Esas mismas modificaciones del 2016 a la LEPP son hoy por hoy la espada de Damocles de aproximadamente 90 diputados actuales que no se podrán reelegir por la sanción que ellos mismos impusieron al transfuguismo.

 

Las reformas también irónicamente pueden ser el mejor fundamento legal para la defensa de varios implicados en procesos penales en curso por financiamiento electoral ilícito que han sido ligados en virtud de lo establecido en el Artículo 21 Ter adicionado por el Artículo 8 del Decreto Número 26-2016 “Regulaciones sobre el financiamiento” de la LEPP.

 

Para este último fin, la clave de la defensa podría estar en las Disposiciones Transitorias y Finales de la LEPP que nunca han sido modificadas y que en su Artículo 256 estipulan que: “… Cualquier reforma que se haga a la presente ley, después de haberse convocado a un proceso electoral y antes de que se conozca su resultado o que los electos tomen posesión de sus cargos, no será aplicable a dicho proceso…” Así las cosas estamos frente al típico caso de irretroactividad del derecho.

 

El efecto de esta disposición es señalar que el ‘“vacatio legis”’ de la ley reformada inicia con la convocatoria del proceso electoral el año 2019 y que no se pueden aplicar las reformas del 2016 a nada de lo acontecido en el proceso del 2015.

 

Estamos claros que el sujeto activo del delito de financiamiento electoral ilícito, según el famoso y muy mal escrito Artículo 407 literal “N” del Código Penal es la organización política.
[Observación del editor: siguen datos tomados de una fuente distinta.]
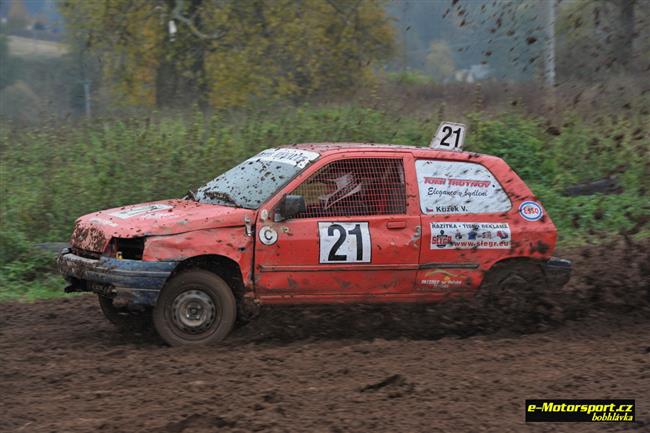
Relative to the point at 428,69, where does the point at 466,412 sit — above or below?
below

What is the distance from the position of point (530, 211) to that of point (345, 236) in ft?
5.91

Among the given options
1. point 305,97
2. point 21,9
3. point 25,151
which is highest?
point 21,9

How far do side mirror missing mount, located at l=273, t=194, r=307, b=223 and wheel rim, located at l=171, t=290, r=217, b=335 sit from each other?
2.90 feet

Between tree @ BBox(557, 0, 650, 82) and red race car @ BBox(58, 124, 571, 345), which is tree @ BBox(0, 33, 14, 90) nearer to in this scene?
tree @ BBox(557, 0, 650, 82)

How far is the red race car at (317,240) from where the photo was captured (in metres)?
7.05

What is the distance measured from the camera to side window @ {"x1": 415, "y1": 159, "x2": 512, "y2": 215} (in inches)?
304

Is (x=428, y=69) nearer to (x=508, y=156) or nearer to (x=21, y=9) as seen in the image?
Answer: (x=21, y=9)

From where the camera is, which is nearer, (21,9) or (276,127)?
(276,127)

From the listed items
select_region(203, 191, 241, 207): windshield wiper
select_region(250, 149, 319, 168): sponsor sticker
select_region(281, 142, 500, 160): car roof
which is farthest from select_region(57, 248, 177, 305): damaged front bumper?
select_region(281, 142, 500, 160): car roof

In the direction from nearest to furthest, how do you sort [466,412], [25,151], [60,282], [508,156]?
[466,412], [60,282], [25,151], [508,156]

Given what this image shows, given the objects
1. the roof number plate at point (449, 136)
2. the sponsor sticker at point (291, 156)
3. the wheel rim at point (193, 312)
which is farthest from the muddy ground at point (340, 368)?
the roof number plate at point (449, 136)

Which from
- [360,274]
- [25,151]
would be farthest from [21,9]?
[360,274]

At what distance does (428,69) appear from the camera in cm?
3444

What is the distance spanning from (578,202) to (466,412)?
9.33m
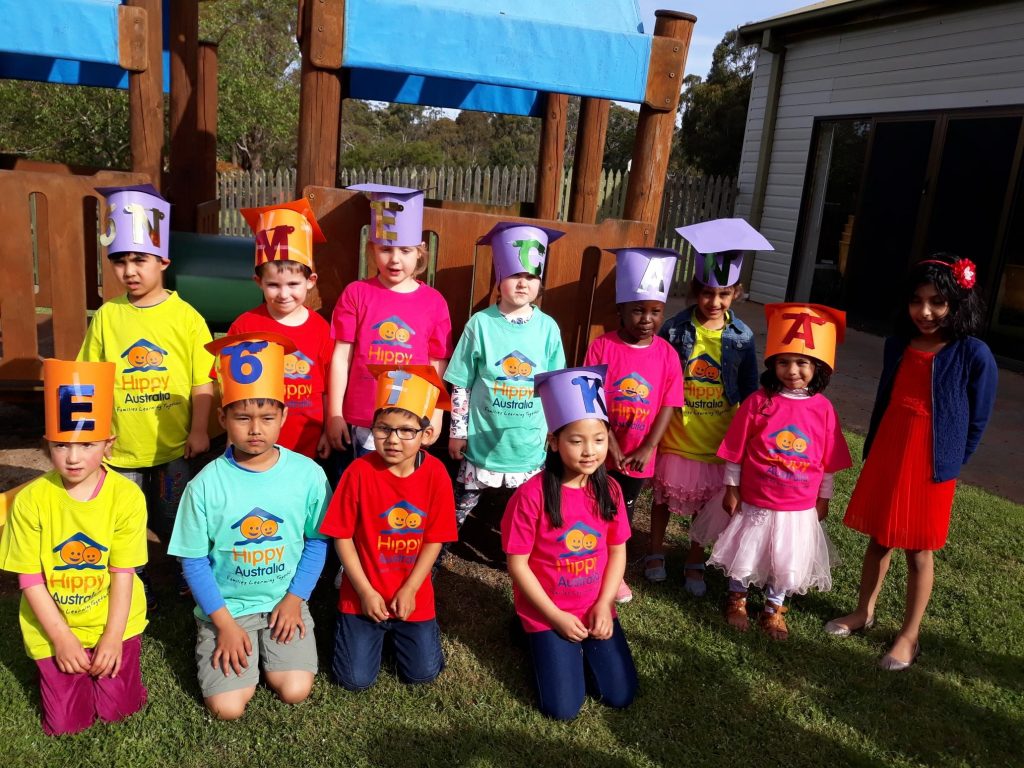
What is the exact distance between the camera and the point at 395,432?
9.53 ft

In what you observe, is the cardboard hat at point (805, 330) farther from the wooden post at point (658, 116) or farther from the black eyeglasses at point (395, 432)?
the black eyeglasses at point (395, 432)

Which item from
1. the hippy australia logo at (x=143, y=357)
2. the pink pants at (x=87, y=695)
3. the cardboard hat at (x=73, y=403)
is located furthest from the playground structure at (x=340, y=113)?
the pink pants at (x=87, y=695)

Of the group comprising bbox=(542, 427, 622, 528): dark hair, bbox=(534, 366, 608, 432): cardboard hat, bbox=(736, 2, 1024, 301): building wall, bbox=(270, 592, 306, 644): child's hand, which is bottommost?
bbox=(270, 592, 306, 644): child's hand

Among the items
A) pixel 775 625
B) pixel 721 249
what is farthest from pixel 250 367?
pixel 775 625

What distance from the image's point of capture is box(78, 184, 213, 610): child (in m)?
3.25

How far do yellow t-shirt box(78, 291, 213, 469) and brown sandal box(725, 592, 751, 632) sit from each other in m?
2.61

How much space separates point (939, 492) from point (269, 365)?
2.78m

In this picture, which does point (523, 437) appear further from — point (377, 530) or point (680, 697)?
point (680, 697)

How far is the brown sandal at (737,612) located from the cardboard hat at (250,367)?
228 centimetres

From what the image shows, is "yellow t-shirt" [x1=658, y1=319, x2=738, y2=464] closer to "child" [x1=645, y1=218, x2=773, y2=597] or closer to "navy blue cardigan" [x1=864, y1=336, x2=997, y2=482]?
"child" [x1=645, y1=218, x2=773, y2=597]

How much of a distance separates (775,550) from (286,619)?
82.9 inches

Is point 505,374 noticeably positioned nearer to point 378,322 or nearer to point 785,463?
point 378,322

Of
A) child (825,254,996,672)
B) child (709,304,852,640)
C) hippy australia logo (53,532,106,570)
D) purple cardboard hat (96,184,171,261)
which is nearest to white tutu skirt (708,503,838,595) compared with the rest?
child (709,304,852,640)

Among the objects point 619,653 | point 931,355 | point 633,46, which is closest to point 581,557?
point 619,653
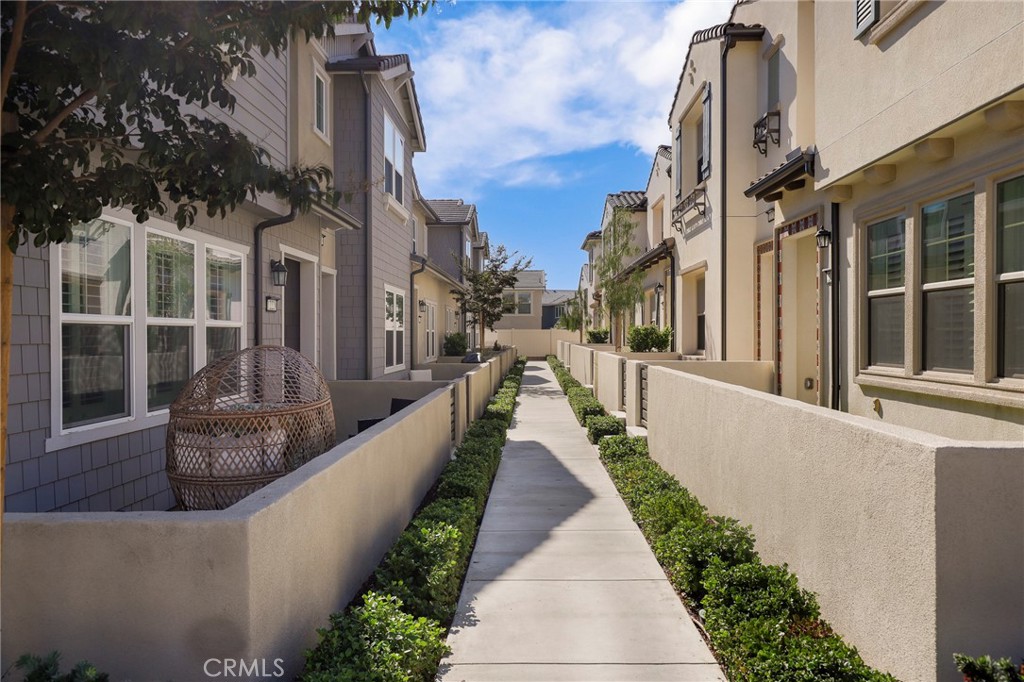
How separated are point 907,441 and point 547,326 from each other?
189 ft

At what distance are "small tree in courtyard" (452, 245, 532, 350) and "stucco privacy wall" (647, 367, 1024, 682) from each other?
22.5 meters

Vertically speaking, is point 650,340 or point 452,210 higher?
point 452,210

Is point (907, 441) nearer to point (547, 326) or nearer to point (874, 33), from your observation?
point (874, 33)

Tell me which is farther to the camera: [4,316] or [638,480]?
[638,480]

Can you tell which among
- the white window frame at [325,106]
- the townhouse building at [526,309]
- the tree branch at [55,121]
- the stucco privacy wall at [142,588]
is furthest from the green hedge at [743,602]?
the townhouse building at [526,309]

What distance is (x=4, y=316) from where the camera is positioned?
255 cm

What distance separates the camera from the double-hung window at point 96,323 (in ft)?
15.1

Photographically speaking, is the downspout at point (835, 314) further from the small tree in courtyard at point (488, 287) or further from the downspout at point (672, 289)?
the small tree in courtyard at point (488, 287)

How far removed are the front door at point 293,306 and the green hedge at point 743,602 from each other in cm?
658

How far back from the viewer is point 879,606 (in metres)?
3.01

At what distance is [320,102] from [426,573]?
337 inches

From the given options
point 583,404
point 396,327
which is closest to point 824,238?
point 583,404

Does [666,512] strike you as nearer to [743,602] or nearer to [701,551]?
[701,551]

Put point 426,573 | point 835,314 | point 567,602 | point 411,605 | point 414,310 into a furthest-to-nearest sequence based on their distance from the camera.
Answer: point 414,310 → point 835,314 → point 567,602 → point 426,573 → point 411,605
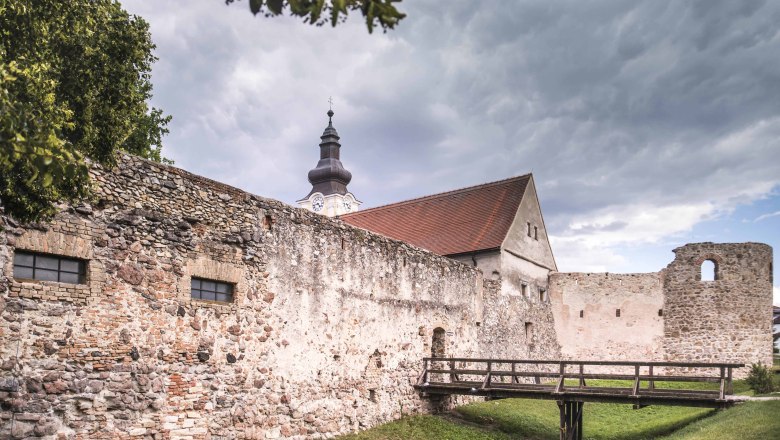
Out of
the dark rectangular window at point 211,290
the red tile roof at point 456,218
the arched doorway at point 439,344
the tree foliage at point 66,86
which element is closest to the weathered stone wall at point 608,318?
the red tile roof at point 456,218

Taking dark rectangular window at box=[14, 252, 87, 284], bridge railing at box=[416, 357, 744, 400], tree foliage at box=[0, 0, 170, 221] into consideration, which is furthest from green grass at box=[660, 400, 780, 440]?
tree foliage at box=[0, 0, 170, 221]

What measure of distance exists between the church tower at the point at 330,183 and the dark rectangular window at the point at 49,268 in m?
45.0

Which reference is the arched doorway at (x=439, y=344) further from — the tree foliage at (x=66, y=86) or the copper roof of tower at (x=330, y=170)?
the copper roof of tower at (x=330, y=170)

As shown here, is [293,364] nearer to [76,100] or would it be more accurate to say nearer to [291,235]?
[291,235]

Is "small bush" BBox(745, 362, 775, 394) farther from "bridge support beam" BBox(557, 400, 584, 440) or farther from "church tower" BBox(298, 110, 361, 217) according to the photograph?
"church tower" BBox(298, 110, 361, 217)

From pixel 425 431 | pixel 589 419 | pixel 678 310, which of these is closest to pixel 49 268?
pixel 425 431

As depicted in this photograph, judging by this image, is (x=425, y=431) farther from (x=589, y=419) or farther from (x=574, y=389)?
(x=589, y=419)

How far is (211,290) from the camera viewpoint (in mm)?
12227

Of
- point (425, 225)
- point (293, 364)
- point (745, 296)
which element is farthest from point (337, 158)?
point (293, 364)

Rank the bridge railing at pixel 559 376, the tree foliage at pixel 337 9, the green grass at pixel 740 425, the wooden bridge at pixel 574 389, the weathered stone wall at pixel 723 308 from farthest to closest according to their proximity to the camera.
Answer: the weathered stone wall at pixel 723 308 < the bridge railing at pixel 559 376 < the wooden bridge at pixel 574 389 < the green grass at pixel 740 425 < the tree foliage at pixel 337 9

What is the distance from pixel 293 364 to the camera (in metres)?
13.9

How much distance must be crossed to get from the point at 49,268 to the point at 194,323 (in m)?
2.76

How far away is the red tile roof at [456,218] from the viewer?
84.7 feet

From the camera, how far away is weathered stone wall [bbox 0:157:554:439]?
30.8 feet
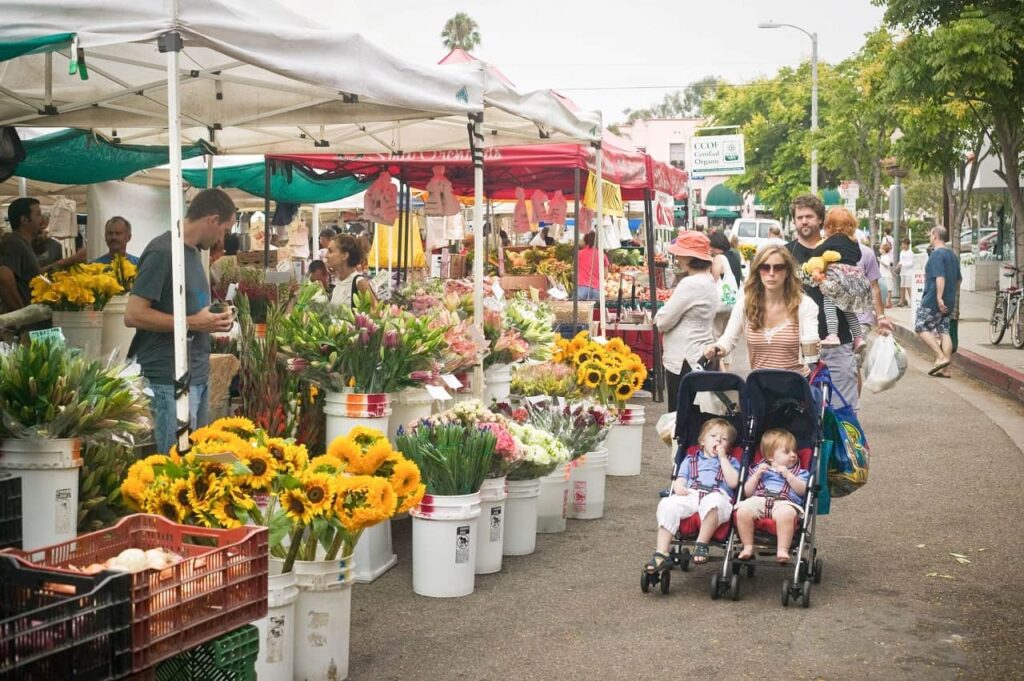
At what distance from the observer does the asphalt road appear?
554 centimetres

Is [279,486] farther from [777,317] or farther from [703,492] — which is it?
[777,317]

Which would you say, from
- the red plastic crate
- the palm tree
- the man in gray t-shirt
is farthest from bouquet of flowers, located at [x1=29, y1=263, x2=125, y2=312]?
the palm tree

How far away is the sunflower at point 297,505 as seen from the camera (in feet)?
15.7

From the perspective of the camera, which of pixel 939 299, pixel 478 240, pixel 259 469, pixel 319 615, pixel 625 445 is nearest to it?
pixel 259 469

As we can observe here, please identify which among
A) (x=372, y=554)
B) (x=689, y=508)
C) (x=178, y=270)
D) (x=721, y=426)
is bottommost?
(x=372, y=554)

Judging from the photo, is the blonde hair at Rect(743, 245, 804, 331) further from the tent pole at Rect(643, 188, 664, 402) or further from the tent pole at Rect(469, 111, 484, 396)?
the tent pole at Rect(643, 188, 664, 402)

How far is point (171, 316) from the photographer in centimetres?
618

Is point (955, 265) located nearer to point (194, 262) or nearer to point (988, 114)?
point (988, 114)

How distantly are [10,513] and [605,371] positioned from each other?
5989mm

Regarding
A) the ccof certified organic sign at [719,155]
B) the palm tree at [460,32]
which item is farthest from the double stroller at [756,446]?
the palm tree at [460,32]

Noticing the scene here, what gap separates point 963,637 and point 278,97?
585 cm

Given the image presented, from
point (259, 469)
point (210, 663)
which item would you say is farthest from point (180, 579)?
point (259, 469)

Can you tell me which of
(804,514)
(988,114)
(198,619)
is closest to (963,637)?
(804,514)

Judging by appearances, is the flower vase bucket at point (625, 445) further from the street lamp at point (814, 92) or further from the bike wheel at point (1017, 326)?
the street lamp at point (814, 92)
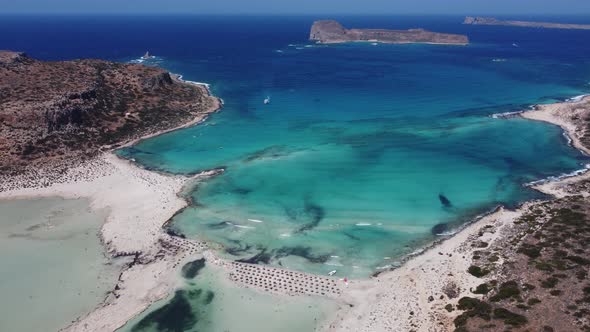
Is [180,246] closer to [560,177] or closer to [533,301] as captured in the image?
[533,301]

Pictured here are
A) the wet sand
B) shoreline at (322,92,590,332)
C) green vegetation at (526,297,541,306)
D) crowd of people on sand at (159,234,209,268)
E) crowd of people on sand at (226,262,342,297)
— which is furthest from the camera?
crowd of people on sand at (159,234,209,268)

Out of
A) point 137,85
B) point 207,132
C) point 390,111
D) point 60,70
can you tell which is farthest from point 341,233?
point 60,70

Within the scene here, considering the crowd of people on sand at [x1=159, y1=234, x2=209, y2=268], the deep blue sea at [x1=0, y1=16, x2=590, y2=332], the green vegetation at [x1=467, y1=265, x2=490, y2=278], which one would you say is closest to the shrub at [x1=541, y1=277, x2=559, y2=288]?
the green vegetation at [x1=467, y1=265, x2=490, y2=278]

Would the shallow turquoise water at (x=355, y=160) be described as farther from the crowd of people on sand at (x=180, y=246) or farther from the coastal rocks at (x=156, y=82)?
the coastal rocks at (x=156, y=82)

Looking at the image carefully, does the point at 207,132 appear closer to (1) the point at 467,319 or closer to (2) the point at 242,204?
(2) the point at 242,204

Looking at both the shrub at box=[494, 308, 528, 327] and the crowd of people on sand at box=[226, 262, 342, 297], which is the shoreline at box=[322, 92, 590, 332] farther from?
the shrub at box=[494, 308, 528, 327]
Sin embargo la interpretación más que elástica que hacen de este artículo mete en el callejón de los palazos a varios empresarios de los cuales, si es que algo malo se puede decir que hicieron fue cometer un error por exceso de confianza, pero nunca un delito.

 

La historia democrática del país se escribe día a día. No cabe duda que estos episodios, sus entretelones y el próximo proceso electoral del 2019 constituyen una etapa muy importante de esa historia de la cual tendremos que rendir cuentas a las futuras generaciones y tratar de explicar los por qué, y sobre todo cómo termina el poder punitivo de mayor riesgo diseñado para combatir las estructuras delictivas más peligrosas juzgando delitos políticos y hechos derivados del ejercicio cívico de ciudadanos que han sido tradicionalmente reconocidos por su aporte al desarrollo del país. Platón ya nos da luces con la célebre cita: “La peor forma de injusticia es la justicia simulada”.